News2019 Flood


Record-setting runoff expected for river, two years in a row

Gavins Point Dam.jpg
Posted at 1:53 PM, Jun 05, 2019
and last updated 2019-06-05 16:21:47-04

OMAHA, Neb. (KMTV) — Flooding has pummeled the Midwest and communities along the Missouri River this year. In 2018, runoff in the upper-Missouri River basin, North of Sioux City, was at the third-highest level in recorded history says the United States Army Corps of Engineers (USACE). In 2019, they're forecasting another record-setting year.
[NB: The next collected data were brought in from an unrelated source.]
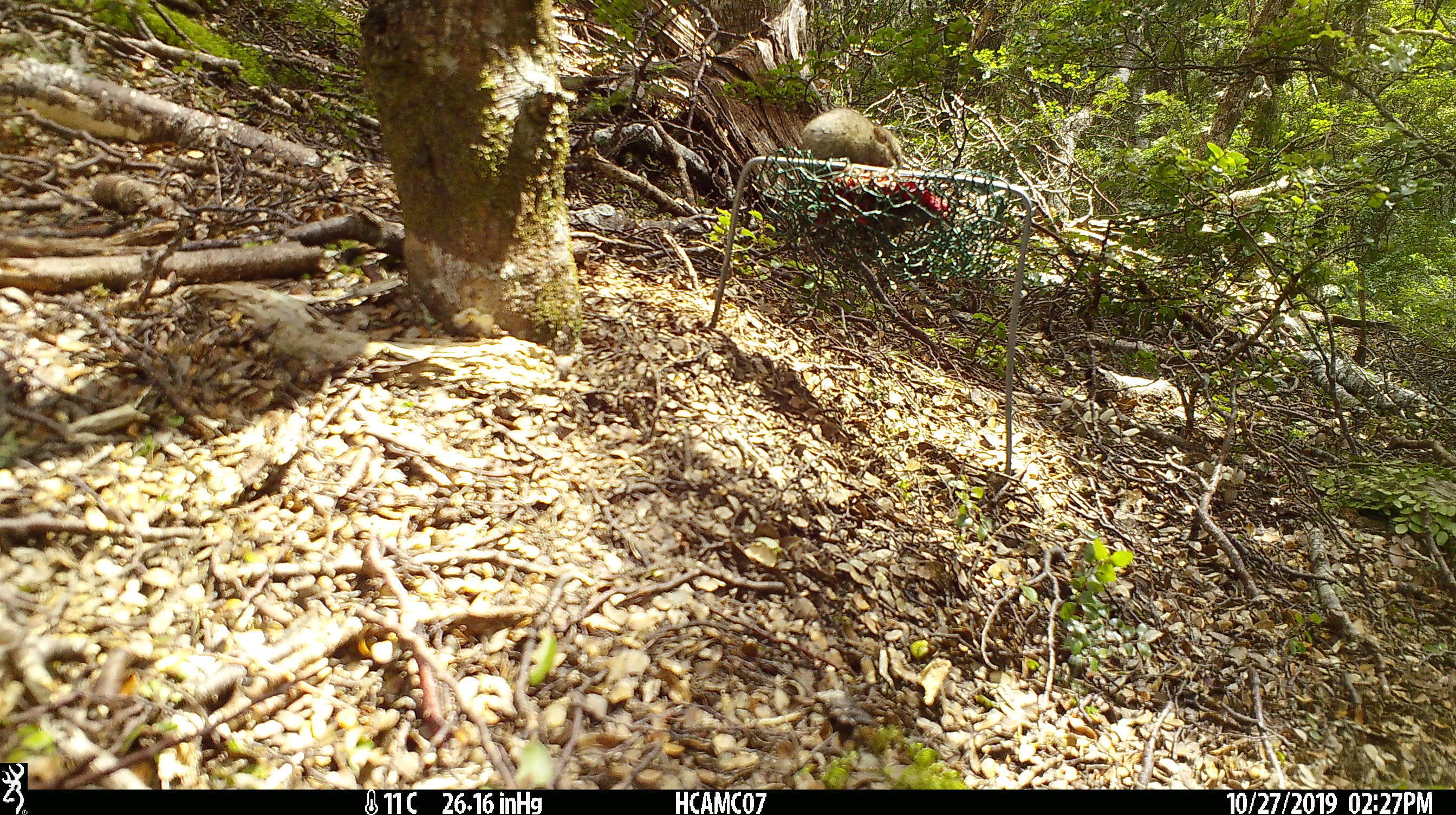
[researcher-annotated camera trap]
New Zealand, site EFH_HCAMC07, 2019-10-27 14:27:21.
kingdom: Animalia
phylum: Chordata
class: Mammalia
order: Rodentia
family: Muridae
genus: Mus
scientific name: Mus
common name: mouse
The USACE says the top-three years for the Missouri River upper-basin runoff are:

  1. 2011 - 61 million acre feet
  2. 1997 - 49 million acre feet
  3. 2018 - 42.1 million acre feet

The records go back 121 years.

This year they're projecting 50 million acre feet. During May alone, they say 8.9 million acre feet were recorded which is 267% of the normal average.
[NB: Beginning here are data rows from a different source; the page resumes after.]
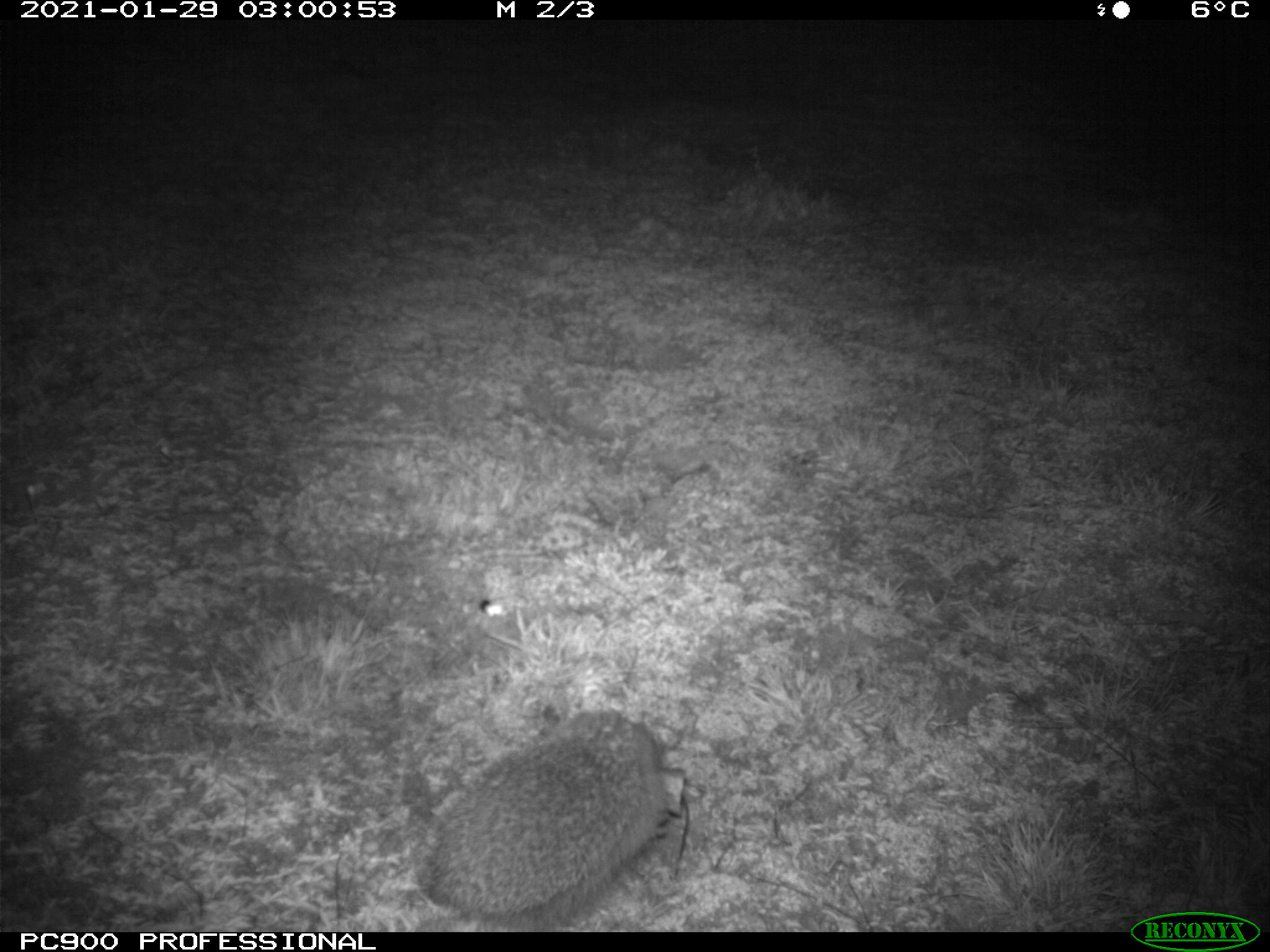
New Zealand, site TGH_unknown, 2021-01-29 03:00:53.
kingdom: Animalia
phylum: Chordata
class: Mammalia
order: Eulipotyphla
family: Erinaceidae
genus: Erinaceus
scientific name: Erinaceus europaeus europaeus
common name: european hedgehog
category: hedgehog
South of Sioux City, the National Weather Service of Omaha says Missouri River levels are also on course to set records.

In 2011, the year that set a an upper Missouri River basin record, some cities they looked at were at flood stage for more than five months. This year, they say we could see those records broken with flood stage status possible until this fall.

You can read more in the USACE's full release:

Much-above average runoff in the upper Missouri River basin (above Sioux City, Iowa) extended into May following widespread and heavy rainfall in South Dakota and Nebraska. Additionally, widespread and heavy rainfall in the lower basin, particularly in Kansas, has led to large tributary and Missouri River flows downstream of the six main stem reservoirs on the Missouri River.
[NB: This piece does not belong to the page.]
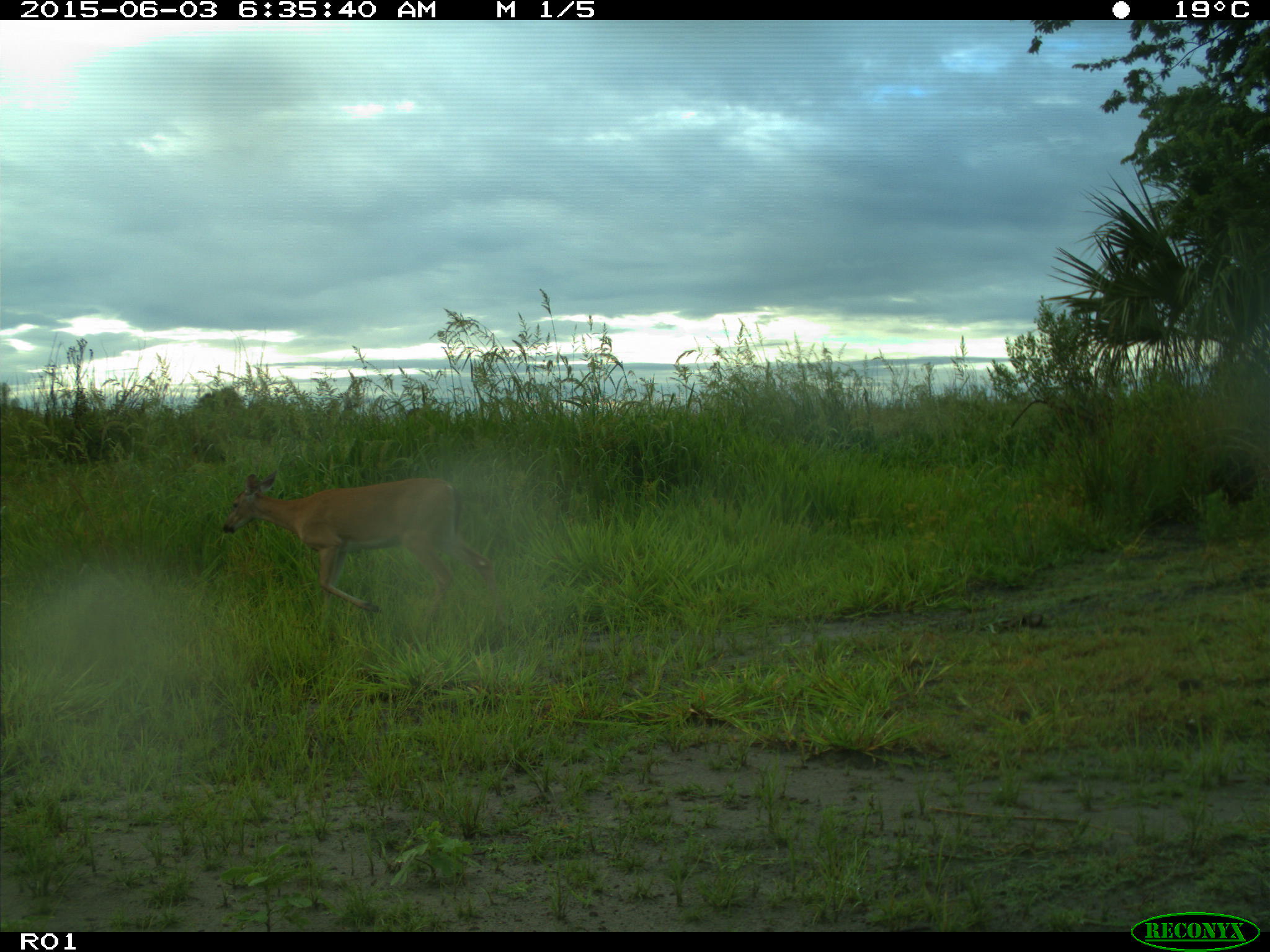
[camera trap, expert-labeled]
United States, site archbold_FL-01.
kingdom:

May runoff in the upper basin was 8.9 million acre feet (MAF), which is 267 percent of average. The average May runoff is 5.6 MAF. May runoff was the second highest on record, only surpassed by 2011's 9.2 MAF. Runoff in the Fort Randall Dam to Gavins Point Dam reach was 1.4 MAF, which is more than the average annual runoff for that reach.

The high May runoff increased the 2019 upper basin runoff forecast to 50.0 million acre-feet (MAF). If realized, this runoff total would be the second highest runoff in 121 years of record-keeping, only surpassed by 2011 (61.0 MAF) and exceeding the 49.0 MAF observed in 1997. Runoff in 2018 was 42.1 MAF, which is currently third highest.